# start of Provided records

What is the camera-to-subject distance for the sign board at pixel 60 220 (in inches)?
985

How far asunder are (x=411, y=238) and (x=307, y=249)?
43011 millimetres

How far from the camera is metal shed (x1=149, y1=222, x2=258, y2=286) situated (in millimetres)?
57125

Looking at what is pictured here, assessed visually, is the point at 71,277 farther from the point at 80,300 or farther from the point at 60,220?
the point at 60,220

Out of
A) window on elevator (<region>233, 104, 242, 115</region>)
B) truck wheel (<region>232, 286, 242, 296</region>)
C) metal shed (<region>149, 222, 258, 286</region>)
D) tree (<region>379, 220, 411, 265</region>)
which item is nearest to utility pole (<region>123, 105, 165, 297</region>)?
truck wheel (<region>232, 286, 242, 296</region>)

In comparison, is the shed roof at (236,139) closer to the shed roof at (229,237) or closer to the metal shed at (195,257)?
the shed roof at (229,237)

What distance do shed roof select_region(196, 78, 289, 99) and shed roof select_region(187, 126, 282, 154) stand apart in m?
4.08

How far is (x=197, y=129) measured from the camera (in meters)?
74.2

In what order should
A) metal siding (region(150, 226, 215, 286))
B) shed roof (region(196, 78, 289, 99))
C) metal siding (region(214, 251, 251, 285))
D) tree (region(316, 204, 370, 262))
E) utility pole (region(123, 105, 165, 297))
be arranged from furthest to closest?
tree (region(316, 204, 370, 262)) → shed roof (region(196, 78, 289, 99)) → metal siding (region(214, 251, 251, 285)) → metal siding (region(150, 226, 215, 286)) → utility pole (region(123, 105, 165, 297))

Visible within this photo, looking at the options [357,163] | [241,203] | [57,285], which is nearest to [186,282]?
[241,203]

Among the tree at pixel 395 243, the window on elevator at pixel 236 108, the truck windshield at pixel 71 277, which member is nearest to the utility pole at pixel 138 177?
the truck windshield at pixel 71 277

# end of Provided records
# start of Provided records

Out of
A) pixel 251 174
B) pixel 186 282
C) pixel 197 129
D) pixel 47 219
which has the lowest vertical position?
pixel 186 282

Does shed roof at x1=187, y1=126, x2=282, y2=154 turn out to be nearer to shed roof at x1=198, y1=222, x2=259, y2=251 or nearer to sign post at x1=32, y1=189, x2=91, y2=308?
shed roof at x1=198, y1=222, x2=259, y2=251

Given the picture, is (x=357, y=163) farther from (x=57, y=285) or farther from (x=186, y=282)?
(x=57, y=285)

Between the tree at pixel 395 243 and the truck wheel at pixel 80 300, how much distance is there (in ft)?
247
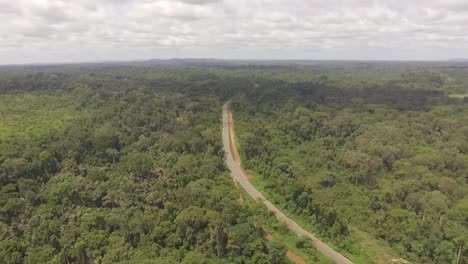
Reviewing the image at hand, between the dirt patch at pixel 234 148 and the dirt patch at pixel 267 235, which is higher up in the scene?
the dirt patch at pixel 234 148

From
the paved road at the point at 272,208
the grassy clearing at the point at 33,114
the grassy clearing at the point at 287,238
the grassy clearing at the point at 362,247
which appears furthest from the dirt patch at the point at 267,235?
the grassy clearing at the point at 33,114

# end of Provided records
# start of Provided records

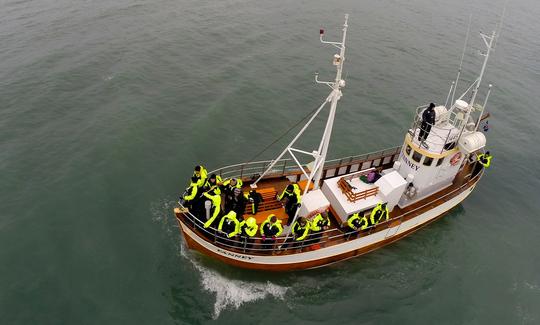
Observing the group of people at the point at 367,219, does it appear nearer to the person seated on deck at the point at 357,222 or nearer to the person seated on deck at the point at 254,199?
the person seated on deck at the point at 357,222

# end of Provided records

--- Exercise aim ---
List every line in the records above that contains the string "siding". Matching is case-sensitive.

--- Answer for this exercise ---
A) metal siding (region(150, 226, 215, 286))
C) metal siding (region(214, 251, 251, 285))
tree (region(316, 204, 370, 262)) → shed roof (region(196, 78, 289, 99)) → metal siding (region(214, 251, 251, 285)) → metal siding (region(150, 226, 215, 286)) → utility pole (region(123, 105, 165, 297))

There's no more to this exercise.